Aminah menggeleng. “Kamu merasa berat karena dulu analisis kimia itu sama sekali baru bagimu. Ibu yakin, di tahun-tahun setelahnya, bebanmu tak seberat pertama kali sekolah. Lagipula lihat, belum genap sebulan lulus, kamu sudah mendapat panggilan kerja di perusahaan ternama. Bekerja di laboratorium besar dengan gaji memadai, seharusnya kamu bersyukur untuk itu. Dulu kamu membayar mahal untuk bisa seperti sekarang ini, dan sekarang biarkan nasib yang membayar pantas atas apa yang kauperjuangkan selama ini”

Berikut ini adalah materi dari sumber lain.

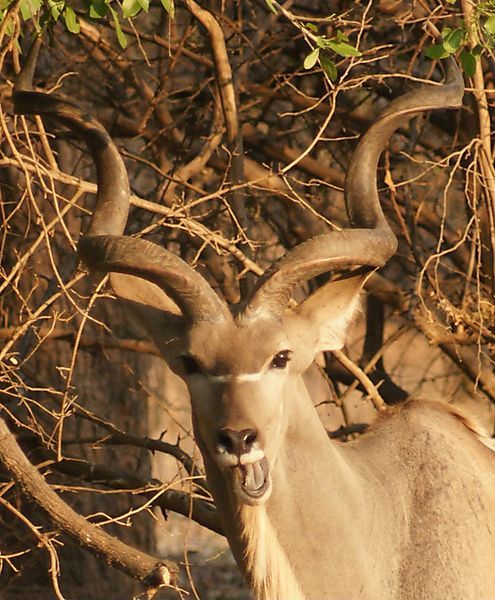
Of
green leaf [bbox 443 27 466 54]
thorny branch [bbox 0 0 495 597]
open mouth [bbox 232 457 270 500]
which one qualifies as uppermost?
green leaf [bbox 443 27 466 54]

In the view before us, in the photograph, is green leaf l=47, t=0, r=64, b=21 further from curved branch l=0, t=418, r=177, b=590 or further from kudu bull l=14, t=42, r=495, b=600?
curved branch l=0, t=418, r=177, b=590

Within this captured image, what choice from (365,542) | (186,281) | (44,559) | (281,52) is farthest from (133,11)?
(44,559)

“Aku punya cita-cita, Bu..”
“Jangan mengorbankan apa yang sudah kamu dapat dengan susah payah, demi seseuatu yang belum tentu lebih baik”
Riana mengangkat dagunya yang sedari tadi melunglai. “Ibu meragukanku? Apa selama ini Ibu menganggap apa yang menjadi hobiku hanya iseng-iseng belaka?”
“Semua butuh pembuktian, Nak. Dari semuanya, bukti yang paling jelas adalah apa yang kaudapat.”
“Oh, Ibu benar-benar meragukanku? Karena tulisan-tulisanku belum pernah ada yang dimuat? Karena setiap lomba menyanyi aku tak pernah juara satu? Karena tak pernah bertahan lebih dari tiga bulan dalam band-band yang pernah aku ikuti?” kali ini Riana hampir lepas kendali. Lupa denagn siapa ia tengah berbicara.
Aminah tak kalah sengit. “Selama ini Ibu selalu mendukung penuh apa yang menjadi hobimu. Ibu membelikan komputer untukmu menulis, mengijinkanmu berlatih band, datang ke konser-konser underground yang kamu senangi, menyempatkan hadir saat kamu lomba menyanyi… Ibu selalu mengerti dengan kesenanganmu. Selama itu positif, Ibu bahkan tak membatasinya. Tapi kamu harus membuka mata, dunia ini penuh persaingan. Apa kamu akan bertahan hidup jika seperti itu terus?”
Mata Riana memerah. Ia tak tahan lagi. “Selama ini, aku sudah menuruti apa mau kalian. Sekolah di bidang analisis kimia dengan bertanggung jawab. Aku bersyukur, berkat pilihan kalian kini kita semua bisa menuai hasilnya. Terimakasih. Tapi kumohon, untuk kali ini biarkan aku yang menentukan pilihanku sendiri.” Air matanya tumpah.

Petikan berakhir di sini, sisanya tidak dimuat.